Again, surprising! The patient who sees these results and hears the doctor declaring that the test strengthens their belief that the patient has strep might feel that this is irrational and object to the conclusion. But the doctor would be right!

- Supposing as before that the chance of any given birth being a boy is equal to the chance of it being a girl, we end up concluding…
The expected ratio of boys and girls in the country is 1! That is, this strategy doesn’t allow you to “cheat” – it has no impact at all on the ratio. Why? I’ll leave this one for you to figure out. Here’s a diagram for a hint:

This is important because it applies to the problem of p-hacking. Imagine that all researchers just repeatedly do studies until they get the results they like, and only publish these results. Now suppose that all the researchers in the world are required to publish every study that they do. Now, can they still get a bias in favor of results they like? No! Even though they always stop when getting the result they like, the aggregate of their studies is unbiased evidence. They can’t game the system!

- Answers, in order:
If you flip a fair coin twice, do you have the same chance of getting HH as you have of getting HT? (Yes)

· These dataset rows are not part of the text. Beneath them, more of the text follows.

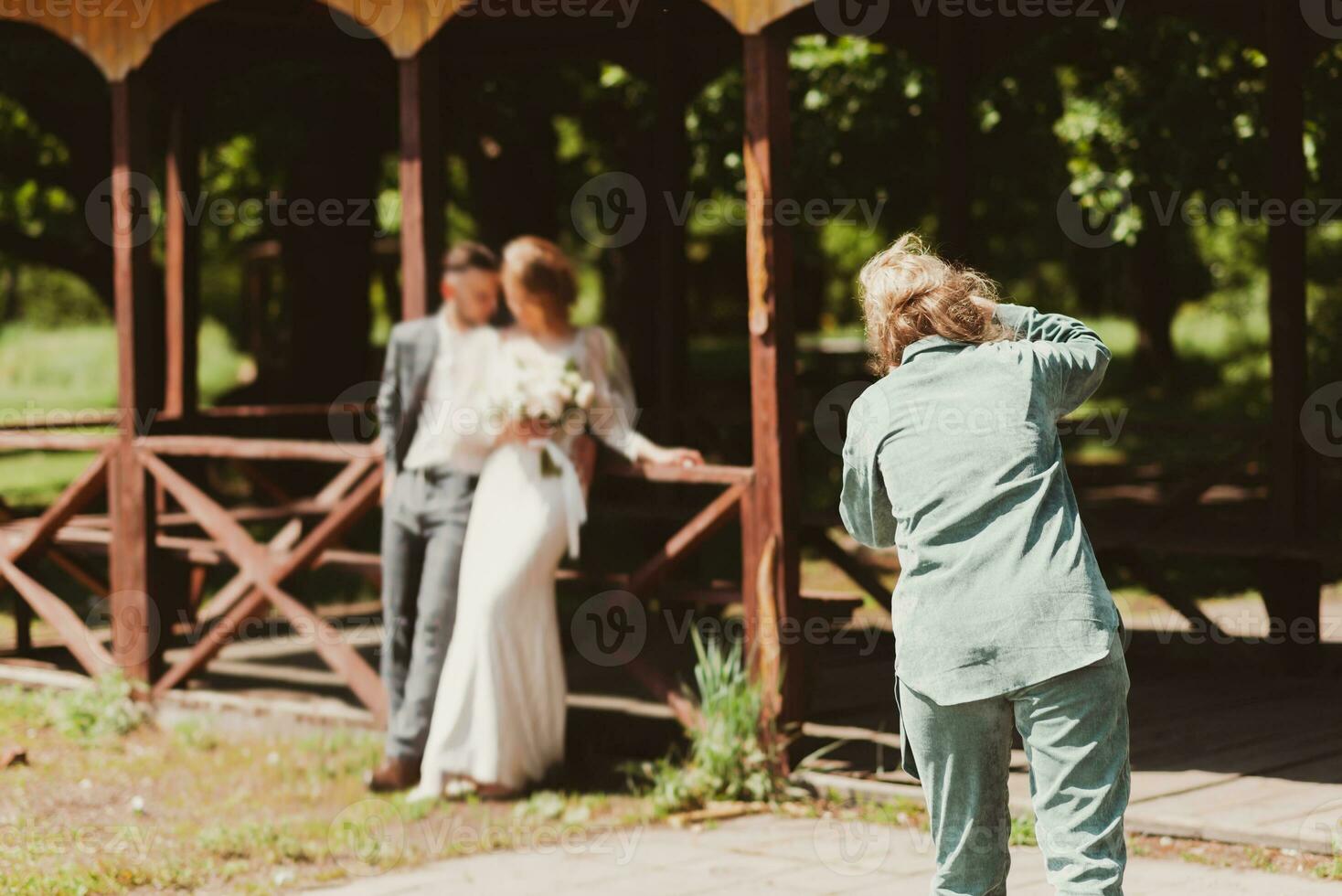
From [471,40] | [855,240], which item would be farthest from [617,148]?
[855,240]

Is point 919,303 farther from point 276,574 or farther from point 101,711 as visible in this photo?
point 101,711

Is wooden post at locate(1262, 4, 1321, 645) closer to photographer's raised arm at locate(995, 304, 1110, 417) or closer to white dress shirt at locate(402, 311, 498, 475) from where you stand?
white dress shirt at locate(402, 311, 498, 475)

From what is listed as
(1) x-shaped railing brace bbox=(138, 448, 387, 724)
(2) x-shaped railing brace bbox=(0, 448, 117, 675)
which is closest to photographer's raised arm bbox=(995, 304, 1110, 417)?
(1) x-shaped railing brace bbox=(138, 448, 387, 724)

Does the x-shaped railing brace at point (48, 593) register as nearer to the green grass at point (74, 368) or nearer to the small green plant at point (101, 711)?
the small green plant at point (101, 711)

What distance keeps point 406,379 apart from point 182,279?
13.7 feet

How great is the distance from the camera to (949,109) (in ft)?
33.2

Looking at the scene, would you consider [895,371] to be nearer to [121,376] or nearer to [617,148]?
[121,376]

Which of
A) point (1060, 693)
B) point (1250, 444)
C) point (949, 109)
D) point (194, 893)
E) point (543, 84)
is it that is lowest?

If you flip it repeatedly until you get HH, does this result in the same average number of flips as if you repeat until you get HT? (No)

If you flip it repeatedly until either HH emerges or HT emerges, is either outcome equally likely? (Yes)

You play a game with a friend in which you each choose a sequence of three coin flips (e.g HHT and TTH). You then flip a coin repeatedly until one of the two patterns emerges, and whosever pattern it is wins the game. You get to see your friend’s choice of pattern before deciding yours. Are you ever able to bias the game in your favor? (Yes)

Are you

*always*able to bias the game in your favor? (Yes!)Here’s a wiki page with a good explanation of this: LINK. A table from that page illustrating a winning strategy for any choice your friend makes:

1st player’s choice 2nd player’s choice Odds in favour of 2nd player __H__H**H****T**__HH__7 to 1 __H__T**H****T**__HH__3 to 1 __H__H**T****H**__HT__2 to 1 __H__T**T****H**__HT__2 to 1 __T__H**H****T**__TH__2 to 1 __T__T**H****T**__TH__2 to 1 __T__H**T****H**__TT__3 to 1 __T__T**T****H**__TT__7 to 1

#4 is wrong. I’m sorry, you can’t figure it that way. If the patient has strep throat then chance of YYNNN is A = (.7)^2 times (.1)^3. If patient does not have strep throat, then chance of YYNNN is B = (.1)^2 times (.9)^3. Then, chance that patient has strep throat, given the results is A/(A+B)

Nope.

Pr(test Y | actual Y) = .7

Pr(test Y | actual N) = .1

Pr(test N | actual Y) = .3

Pr(test N | actual N) = .9

So assuming independence of tests,

Pr(test YNNYN | actual Y) = (.7)^2 (.3)^3 = .01323

Pr(test YNNYN | actual N) = (.1)^2 (.9)^3 = 00729

This gives a likelihood ratio of .01323/.00729 = 1.81481, exactly as I said in the post.